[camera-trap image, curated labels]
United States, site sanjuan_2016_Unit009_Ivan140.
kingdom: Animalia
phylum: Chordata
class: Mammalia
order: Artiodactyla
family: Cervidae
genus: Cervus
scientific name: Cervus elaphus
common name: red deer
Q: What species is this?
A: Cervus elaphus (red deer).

==

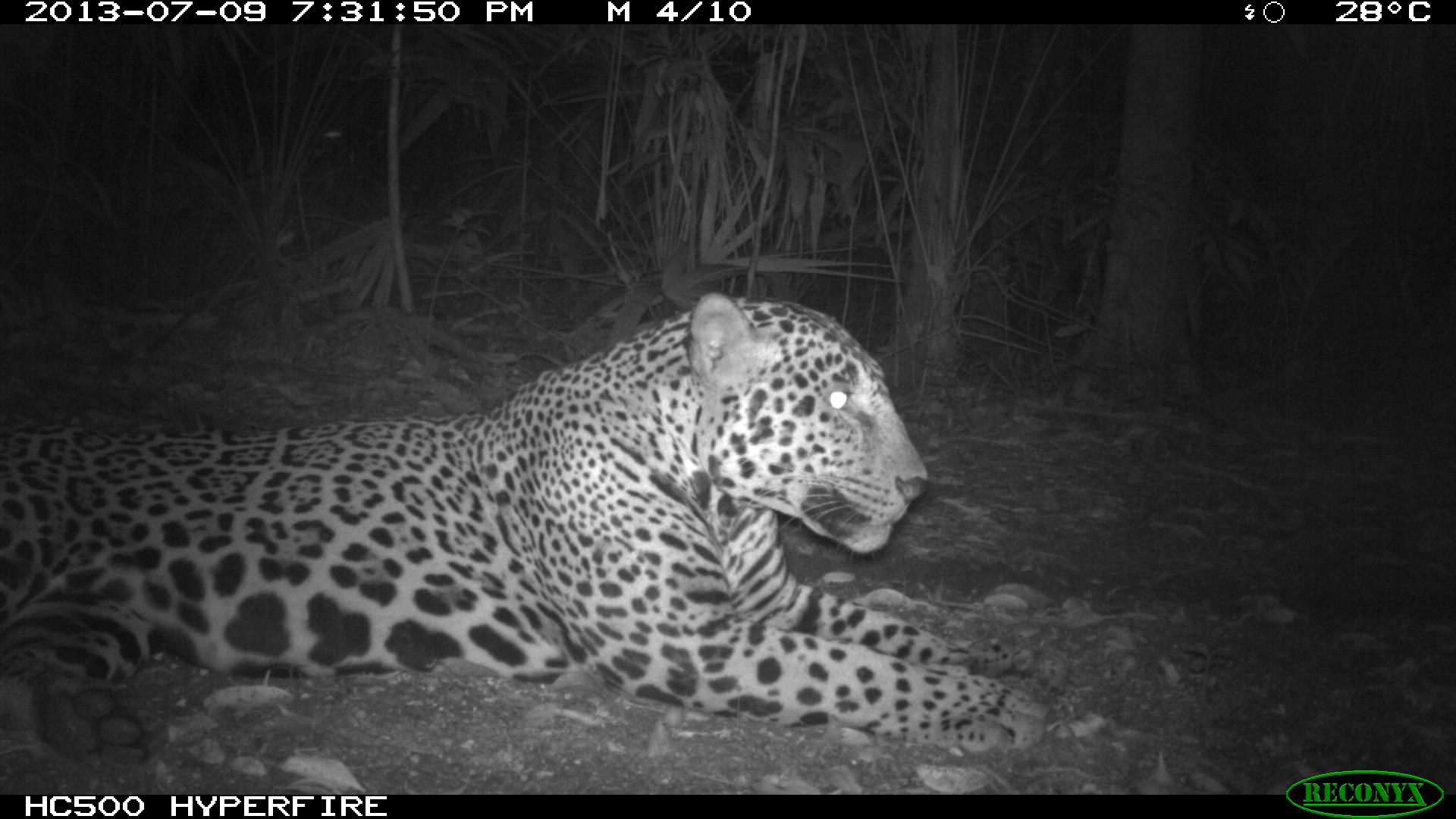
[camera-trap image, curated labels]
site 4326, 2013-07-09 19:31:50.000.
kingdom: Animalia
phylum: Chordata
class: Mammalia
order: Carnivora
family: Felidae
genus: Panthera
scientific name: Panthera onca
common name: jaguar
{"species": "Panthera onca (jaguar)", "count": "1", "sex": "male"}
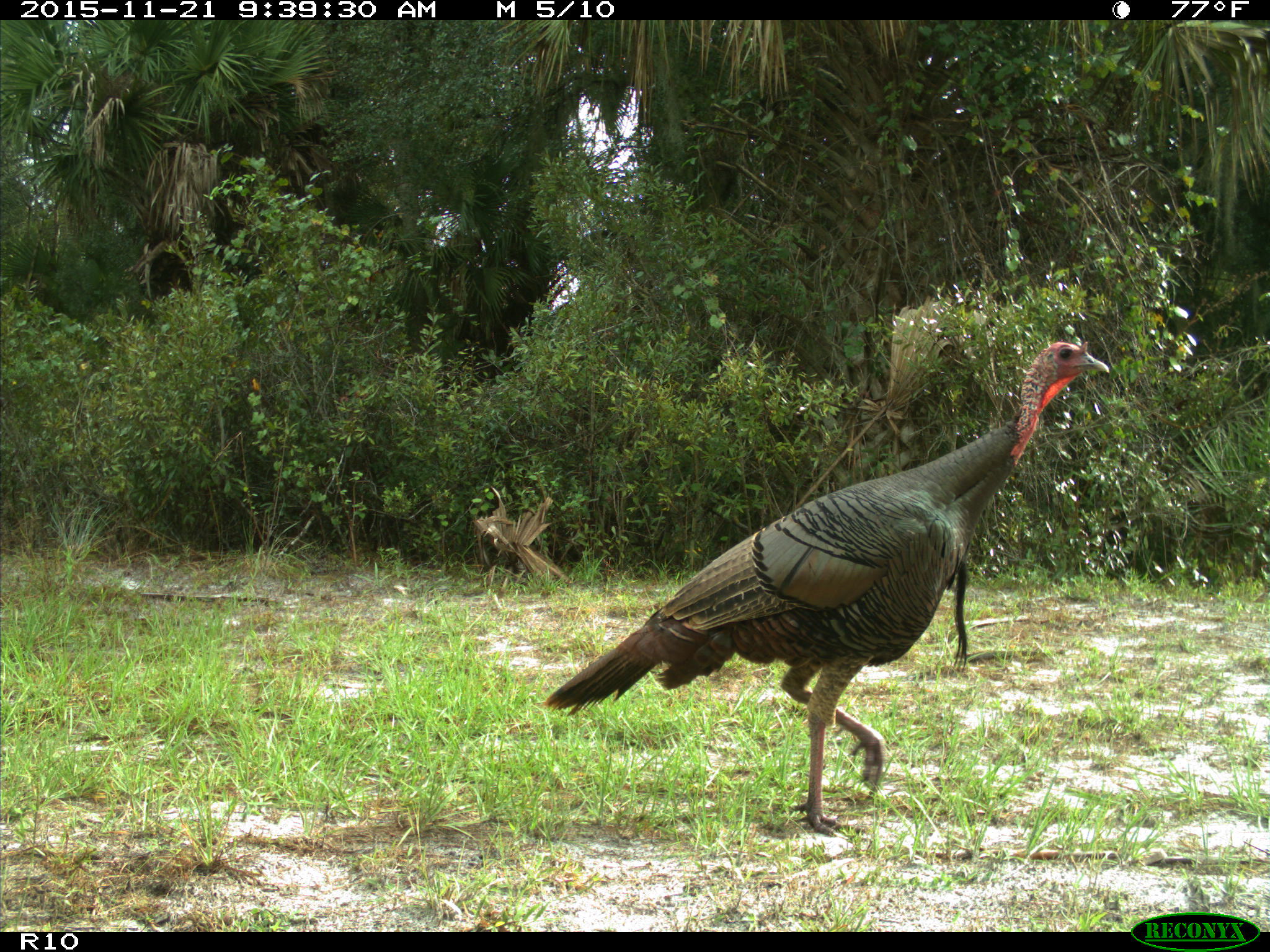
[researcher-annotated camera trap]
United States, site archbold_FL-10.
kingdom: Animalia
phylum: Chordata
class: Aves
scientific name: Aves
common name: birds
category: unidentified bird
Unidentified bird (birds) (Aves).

Your instructions
In your answer, include only the lines above starting at the line that holds "scientific name: Cervus elaphus" and ending at the line that holds "A: Cervus elaphus (red deer).", copied exactly.

Expected output
scientific name: Cervus elaphus
common name: red deer
Q: What species is this?
A: Cervus elaphus (red deer).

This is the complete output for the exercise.